L’avantage pour les éléphants d’avoir la peau craquelée et fissurée
La peau des éléphants d’Afrique est couverte de craquelures qui ressemblent à de l’asphalte endommagé, à de la boue sèche au soleil ou au paysage polaire de la Terre. Cette structure aide l’éléphant à retenir l’eau à sa surface et à le rafraîchir pendant les journées chaudes dans la savane.
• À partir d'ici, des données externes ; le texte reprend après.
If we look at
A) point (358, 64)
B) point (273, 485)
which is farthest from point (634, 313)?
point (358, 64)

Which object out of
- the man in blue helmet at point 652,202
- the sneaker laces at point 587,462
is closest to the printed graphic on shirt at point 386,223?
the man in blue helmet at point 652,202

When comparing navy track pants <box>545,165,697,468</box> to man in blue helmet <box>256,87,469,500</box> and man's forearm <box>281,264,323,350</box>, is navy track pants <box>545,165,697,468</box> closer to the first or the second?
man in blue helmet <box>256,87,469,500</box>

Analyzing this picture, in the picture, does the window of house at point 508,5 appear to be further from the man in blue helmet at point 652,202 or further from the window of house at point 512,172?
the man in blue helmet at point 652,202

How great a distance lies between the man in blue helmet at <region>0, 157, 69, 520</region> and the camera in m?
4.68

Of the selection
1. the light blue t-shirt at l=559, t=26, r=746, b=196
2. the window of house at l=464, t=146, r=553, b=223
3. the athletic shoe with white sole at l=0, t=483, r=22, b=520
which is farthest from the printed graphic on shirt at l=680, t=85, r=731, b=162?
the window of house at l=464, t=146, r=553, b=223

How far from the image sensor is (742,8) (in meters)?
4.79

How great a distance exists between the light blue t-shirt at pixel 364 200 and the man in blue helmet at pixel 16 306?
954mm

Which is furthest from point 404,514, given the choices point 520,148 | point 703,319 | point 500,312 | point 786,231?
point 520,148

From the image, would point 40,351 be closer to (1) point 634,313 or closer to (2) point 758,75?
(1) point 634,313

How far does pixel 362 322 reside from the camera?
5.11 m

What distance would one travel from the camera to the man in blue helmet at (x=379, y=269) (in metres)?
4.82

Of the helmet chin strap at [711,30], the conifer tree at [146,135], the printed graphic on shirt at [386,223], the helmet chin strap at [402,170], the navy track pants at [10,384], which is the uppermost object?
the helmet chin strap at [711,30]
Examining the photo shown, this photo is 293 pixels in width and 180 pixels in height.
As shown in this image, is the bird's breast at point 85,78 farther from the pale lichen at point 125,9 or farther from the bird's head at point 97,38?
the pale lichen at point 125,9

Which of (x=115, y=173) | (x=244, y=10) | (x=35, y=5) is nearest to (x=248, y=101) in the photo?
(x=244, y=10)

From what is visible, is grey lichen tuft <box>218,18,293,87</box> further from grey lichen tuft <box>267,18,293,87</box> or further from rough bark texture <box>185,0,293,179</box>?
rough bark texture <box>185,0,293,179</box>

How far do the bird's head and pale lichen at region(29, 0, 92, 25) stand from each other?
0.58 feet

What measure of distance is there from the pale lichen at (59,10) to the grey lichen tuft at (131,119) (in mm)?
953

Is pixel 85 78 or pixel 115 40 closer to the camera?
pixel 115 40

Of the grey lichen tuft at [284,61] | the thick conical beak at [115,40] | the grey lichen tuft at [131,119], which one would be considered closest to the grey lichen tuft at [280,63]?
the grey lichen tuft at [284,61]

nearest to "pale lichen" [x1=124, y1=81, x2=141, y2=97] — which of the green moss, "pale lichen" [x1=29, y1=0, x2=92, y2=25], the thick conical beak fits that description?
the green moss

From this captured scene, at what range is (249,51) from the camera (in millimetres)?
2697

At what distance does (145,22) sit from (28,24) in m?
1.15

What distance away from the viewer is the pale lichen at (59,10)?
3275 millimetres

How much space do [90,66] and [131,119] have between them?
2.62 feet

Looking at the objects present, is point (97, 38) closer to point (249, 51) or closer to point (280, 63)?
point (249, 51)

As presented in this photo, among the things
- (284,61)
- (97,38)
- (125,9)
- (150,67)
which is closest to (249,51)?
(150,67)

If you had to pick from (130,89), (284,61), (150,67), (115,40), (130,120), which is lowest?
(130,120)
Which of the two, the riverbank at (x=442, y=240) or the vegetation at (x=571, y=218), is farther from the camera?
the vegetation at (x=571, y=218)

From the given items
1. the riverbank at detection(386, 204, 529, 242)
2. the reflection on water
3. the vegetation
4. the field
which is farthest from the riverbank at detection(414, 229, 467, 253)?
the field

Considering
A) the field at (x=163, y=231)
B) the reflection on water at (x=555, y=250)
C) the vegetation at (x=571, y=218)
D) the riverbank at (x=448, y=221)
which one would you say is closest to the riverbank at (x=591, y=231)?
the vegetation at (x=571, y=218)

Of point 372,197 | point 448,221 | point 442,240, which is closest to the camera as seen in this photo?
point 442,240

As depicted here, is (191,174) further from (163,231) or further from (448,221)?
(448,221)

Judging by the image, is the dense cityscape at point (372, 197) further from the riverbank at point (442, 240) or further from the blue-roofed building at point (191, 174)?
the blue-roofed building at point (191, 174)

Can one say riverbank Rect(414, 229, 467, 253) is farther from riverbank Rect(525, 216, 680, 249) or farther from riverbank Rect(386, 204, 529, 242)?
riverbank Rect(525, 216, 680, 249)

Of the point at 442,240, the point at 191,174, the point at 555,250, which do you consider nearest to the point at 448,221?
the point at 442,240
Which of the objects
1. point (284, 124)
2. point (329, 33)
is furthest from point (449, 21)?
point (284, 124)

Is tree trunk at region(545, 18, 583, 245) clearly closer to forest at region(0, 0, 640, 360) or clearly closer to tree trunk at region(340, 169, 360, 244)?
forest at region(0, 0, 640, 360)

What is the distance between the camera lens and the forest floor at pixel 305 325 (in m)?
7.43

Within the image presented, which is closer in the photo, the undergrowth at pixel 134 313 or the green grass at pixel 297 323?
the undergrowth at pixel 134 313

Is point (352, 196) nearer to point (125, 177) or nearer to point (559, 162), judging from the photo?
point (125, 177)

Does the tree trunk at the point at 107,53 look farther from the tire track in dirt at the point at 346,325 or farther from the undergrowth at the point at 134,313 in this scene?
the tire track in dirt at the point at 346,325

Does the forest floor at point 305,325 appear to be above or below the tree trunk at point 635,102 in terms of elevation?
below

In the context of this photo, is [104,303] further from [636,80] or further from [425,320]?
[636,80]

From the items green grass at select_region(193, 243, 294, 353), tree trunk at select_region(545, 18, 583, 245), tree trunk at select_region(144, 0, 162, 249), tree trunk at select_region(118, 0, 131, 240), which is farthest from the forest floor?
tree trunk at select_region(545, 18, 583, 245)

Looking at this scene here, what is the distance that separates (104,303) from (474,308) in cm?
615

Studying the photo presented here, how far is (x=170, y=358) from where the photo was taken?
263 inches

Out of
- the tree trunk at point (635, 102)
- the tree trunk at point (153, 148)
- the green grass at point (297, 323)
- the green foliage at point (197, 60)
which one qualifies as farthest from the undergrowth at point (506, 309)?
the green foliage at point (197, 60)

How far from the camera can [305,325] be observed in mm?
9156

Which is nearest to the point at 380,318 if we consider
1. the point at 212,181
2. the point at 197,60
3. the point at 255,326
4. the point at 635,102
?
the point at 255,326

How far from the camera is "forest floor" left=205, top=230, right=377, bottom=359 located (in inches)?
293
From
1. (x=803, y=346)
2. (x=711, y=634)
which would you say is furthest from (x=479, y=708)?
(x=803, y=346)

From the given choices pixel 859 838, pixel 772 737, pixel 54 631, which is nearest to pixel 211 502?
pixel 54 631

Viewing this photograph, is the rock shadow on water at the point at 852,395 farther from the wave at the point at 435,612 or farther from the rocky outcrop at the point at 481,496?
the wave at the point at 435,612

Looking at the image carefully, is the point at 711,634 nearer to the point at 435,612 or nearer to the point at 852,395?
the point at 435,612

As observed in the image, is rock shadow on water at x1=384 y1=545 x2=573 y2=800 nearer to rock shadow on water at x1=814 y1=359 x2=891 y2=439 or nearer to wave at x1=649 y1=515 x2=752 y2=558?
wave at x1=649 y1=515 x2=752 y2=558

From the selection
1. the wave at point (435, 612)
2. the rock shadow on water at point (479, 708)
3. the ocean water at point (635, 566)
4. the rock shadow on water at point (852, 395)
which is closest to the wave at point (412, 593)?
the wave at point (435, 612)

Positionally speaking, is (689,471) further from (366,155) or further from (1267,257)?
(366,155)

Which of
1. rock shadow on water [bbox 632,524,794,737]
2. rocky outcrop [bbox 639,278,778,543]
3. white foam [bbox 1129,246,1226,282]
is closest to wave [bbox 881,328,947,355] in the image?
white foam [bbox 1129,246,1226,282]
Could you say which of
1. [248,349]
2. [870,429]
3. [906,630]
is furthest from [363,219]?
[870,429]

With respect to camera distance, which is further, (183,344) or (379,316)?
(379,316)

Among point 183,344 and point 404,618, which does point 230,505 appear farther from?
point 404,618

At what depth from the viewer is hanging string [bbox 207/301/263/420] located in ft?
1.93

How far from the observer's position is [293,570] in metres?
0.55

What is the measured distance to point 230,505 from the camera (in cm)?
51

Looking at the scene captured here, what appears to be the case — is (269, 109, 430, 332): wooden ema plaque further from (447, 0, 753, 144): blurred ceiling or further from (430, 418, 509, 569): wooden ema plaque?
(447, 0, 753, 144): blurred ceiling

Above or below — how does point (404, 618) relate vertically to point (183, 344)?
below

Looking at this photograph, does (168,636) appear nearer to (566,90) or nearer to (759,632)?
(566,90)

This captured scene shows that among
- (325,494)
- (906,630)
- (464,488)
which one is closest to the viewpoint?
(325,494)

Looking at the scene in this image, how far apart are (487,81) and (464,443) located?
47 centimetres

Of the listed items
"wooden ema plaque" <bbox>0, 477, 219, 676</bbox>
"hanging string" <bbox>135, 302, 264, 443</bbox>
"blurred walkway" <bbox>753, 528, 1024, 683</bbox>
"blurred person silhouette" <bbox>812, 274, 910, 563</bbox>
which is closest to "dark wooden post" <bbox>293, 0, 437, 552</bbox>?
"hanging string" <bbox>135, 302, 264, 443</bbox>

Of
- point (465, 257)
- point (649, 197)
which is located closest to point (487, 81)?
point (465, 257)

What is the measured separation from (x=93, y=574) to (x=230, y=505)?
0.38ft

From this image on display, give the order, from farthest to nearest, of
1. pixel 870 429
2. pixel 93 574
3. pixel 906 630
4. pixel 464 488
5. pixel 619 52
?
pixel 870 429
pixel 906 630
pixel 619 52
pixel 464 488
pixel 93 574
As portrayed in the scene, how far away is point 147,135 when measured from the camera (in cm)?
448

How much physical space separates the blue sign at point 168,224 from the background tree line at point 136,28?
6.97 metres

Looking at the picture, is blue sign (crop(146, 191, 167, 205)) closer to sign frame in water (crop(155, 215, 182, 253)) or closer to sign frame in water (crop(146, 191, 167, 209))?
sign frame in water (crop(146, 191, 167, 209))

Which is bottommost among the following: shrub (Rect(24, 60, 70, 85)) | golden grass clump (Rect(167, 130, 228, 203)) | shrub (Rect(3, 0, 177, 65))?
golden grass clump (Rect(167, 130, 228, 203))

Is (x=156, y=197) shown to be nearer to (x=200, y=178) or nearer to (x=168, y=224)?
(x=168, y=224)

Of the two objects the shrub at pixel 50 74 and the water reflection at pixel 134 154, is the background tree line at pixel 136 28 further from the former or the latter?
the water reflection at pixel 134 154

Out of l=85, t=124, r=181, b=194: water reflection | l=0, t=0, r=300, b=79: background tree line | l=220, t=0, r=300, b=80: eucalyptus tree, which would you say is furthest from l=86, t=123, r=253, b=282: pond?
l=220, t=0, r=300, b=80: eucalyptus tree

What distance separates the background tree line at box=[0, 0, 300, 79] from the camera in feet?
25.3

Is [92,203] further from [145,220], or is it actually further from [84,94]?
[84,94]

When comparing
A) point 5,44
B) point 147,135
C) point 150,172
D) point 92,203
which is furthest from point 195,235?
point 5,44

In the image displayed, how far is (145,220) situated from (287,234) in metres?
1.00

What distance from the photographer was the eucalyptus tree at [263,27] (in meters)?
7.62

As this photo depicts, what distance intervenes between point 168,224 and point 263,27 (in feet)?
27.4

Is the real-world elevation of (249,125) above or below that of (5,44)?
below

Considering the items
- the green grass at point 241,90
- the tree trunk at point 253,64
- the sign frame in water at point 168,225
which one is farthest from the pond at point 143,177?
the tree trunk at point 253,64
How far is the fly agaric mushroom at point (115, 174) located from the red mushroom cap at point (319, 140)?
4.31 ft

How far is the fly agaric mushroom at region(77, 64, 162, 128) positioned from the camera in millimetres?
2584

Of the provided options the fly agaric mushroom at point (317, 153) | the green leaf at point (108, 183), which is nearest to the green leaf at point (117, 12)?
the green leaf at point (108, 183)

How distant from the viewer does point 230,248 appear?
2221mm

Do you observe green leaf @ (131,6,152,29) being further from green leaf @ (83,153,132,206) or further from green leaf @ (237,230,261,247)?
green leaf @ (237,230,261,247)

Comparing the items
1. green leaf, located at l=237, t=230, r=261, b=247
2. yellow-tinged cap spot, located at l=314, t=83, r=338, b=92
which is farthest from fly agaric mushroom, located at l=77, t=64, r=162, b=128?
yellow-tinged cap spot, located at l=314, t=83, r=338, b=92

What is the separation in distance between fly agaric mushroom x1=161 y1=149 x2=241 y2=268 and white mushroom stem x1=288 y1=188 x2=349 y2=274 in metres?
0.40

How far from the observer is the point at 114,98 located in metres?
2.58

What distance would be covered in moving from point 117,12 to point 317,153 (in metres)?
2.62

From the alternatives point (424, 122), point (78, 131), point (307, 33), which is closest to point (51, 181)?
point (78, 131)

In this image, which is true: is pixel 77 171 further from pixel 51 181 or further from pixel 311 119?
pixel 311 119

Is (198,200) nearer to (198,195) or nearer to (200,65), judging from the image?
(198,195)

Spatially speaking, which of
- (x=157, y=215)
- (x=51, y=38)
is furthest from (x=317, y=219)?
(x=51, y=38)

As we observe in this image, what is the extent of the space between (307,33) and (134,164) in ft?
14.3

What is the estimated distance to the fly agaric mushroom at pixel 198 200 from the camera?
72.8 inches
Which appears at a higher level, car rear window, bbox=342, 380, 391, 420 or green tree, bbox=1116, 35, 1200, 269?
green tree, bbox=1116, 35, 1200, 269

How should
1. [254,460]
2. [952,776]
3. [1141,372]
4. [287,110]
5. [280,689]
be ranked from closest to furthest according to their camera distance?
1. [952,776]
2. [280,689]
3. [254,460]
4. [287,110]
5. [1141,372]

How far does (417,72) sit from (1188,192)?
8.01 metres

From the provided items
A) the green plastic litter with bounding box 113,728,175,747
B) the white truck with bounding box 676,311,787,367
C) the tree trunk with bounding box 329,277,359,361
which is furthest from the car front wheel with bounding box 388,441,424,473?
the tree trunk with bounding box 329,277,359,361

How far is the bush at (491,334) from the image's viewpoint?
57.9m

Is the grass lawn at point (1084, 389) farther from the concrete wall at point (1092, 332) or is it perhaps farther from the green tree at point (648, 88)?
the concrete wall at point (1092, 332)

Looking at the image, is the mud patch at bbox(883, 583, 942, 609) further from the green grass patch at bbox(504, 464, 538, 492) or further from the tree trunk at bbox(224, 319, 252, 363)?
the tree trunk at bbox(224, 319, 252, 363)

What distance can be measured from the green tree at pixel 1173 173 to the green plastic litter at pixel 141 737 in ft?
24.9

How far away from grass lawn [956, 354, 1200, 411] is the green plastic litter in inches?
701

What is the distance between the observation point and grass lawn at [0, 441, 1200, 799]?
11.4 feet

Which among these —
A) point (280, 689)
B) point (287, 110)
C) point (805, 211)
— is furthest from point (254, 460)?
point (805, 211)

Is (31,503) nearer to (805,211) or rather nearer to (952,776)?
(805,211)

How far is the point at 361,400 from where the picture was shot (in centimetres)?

Récemment, des chercheurs suisses ont déterminé que ces structures ne sont pas créées par un rétrécissement de la peau (comme certains l’ont soupçonné) mais plutôt par une véritable fracture de la couche externe de celle-ci.
Les crevasses visibles sur la peau de l’éléphant d’Afrique (Loxodonta africana) sont des fissures physiques causées par des déformations durant leurs premières années.
Le réseau complexe de crevasses interconnectées se distingue nettement des rides plus évidentes des éléphants et il est rare dans les systèmes biologiques. Ce sont normalement les matériaux non vivants qui se fissurent. Et c’est un truc africain. Les éléphants d’Asie n’en ont pas.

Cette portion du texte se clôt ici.